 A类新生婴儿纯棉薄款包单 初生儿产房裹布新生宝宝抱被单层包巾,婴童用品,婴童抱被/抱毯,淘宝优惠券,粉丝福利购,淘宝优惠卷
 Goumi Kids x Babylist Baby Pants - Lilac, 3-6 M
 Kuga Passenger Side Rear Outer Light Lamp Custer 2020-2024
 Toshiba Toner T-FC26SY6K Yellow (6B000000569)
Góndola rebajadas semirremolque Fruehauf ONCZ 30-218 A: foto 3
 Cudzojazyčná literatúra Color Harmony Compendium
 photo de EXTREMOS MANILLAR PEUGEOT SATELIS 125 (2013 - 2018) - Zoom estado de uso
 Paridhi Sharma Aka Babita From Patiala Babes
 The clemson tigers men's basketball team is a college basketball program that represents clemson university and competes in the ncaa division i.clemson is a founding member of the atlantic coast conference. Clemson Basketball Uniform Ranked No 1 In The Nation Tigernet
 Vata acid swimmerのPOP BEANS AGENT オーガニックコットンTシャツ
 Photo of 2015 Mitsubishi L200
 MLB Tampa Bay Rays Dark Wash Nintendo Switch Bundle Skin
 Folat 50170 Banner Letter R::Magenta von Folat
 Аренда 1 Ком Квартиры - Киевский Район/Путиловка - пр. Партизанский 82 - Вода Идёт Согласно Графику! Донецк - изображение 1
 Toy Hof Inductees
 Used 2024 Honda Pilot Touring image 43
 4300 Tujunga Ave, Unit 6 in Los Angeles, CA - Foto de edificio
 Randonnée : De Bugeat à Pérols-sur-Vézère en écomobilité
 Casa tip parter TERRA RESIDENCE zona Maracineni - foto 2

******************************

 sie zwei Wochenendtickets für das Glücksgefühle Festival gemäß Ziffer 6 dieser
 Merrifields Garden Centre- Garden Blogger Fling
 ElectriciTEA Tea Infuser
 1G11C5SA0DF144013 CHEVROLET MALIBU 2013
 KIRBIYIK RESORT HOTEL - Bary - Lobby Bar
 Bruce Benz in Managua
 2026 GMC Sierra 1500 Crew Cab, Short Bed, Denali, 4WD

******************************

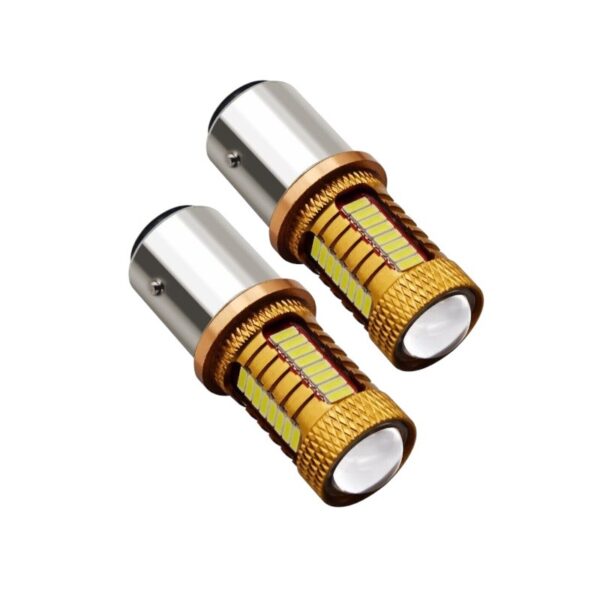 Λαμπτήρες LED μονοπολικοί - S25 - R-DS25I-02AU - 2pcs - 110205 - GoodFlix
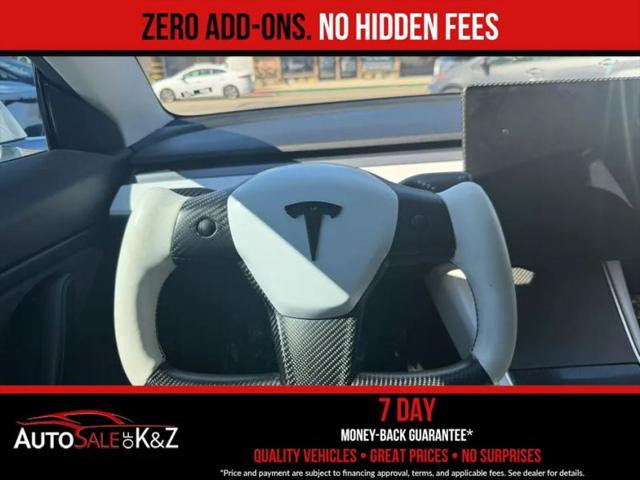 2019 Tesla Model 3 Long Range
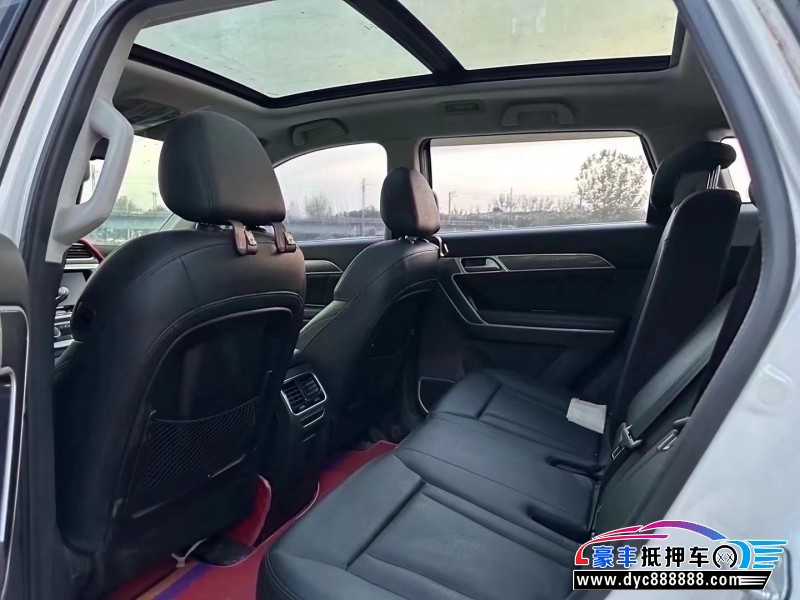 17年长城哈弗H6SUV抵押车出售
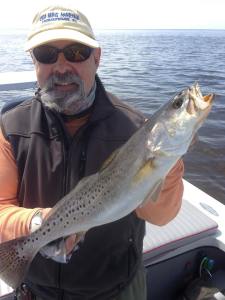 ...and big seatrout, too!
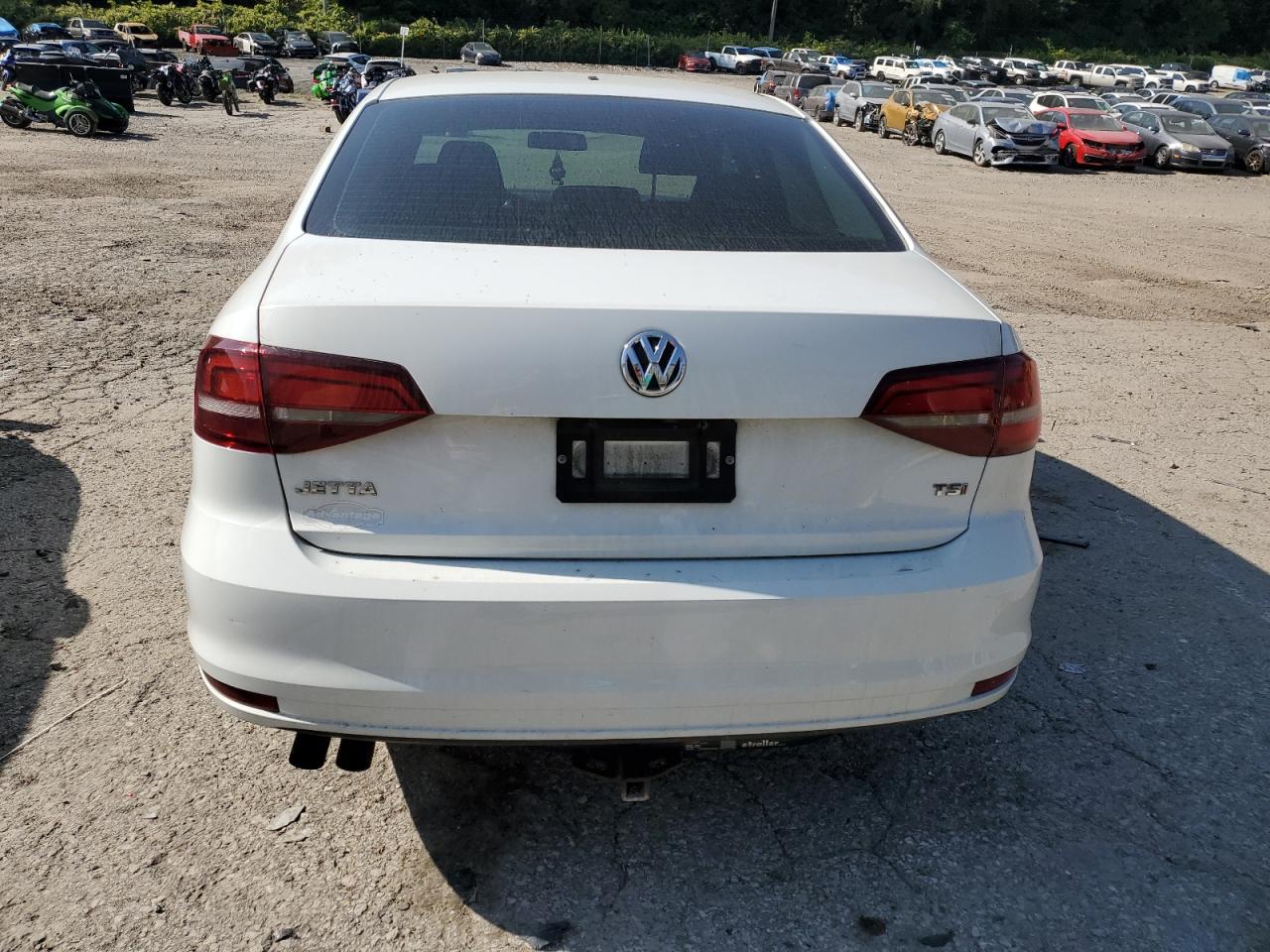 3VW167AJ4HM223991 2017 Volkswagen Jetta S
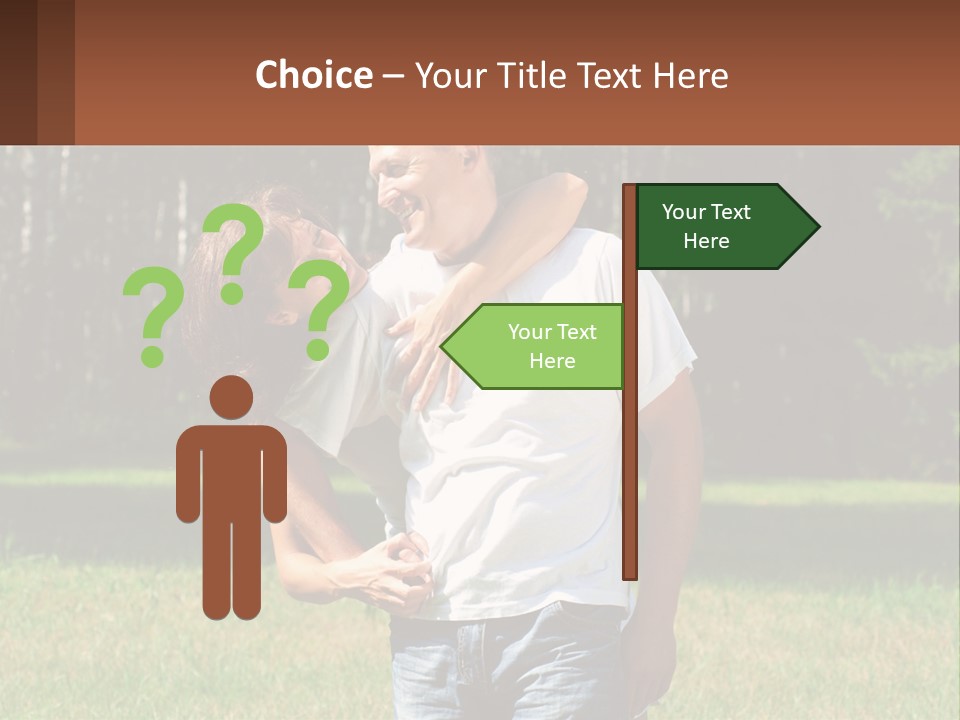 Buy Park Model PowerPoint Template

******************************

## REQUIREMENT:
Take the entries starting with the line that contains "A类新生婴儿纯棉薄款包单 初" and going on through the line that contains "Folat 50170 Banner", and write out only those lines again with "Yellow" switched to "Cyan" and everything else left unchanged.

## YOUR SOLUTION:
 A类新生婴儿纯棉薄款包单 初生儿产房裹布新生宝宝抱被单层包巾,婴童用品,婴童抱被/抱毯,淘宝优惠券,粉丝福利购,淘宝优惠卷
 Goumi Kids x Babylist Baby Pants - Lilac, 3-6 M
 Kuga Passenger Side Rear Outer Light Lamp Custer 2020-2024
 Toshiba Toner T-FC26SY6K Cyan (6B000000569)
Góndola rebajadas semirremolque Fruehauf ONCZ 30-218 A: foto 3
 Cudzojazyčná literatúra Color Harmony Compendium
 photo de EXTREMOS MANILLAR PEUGEOT SATELIS 125 (2013 - 2018) - Zoom estado de uso
 Paridhi Sharma Aka Babita From Patiala Babes
 The clemson tigers men's basketball team is a college basketball program that represents clemson university and competes in the ncaa division i.clemson is a founding member of the atlantic coast conference. Clemson Basketball Uniform Ranked No 1 In The Nation Tigernet
 Vata acid swimmerのPOP BEANS AGENT オーガニックコットンTシャツ
 Photo of 2015 Mitsubishi L200
 MLB Tampa Bay Rays Dark Wash Nintendo Switch Bundle Skin
 Folat 50170 Banner Letter R::Magenta von Folat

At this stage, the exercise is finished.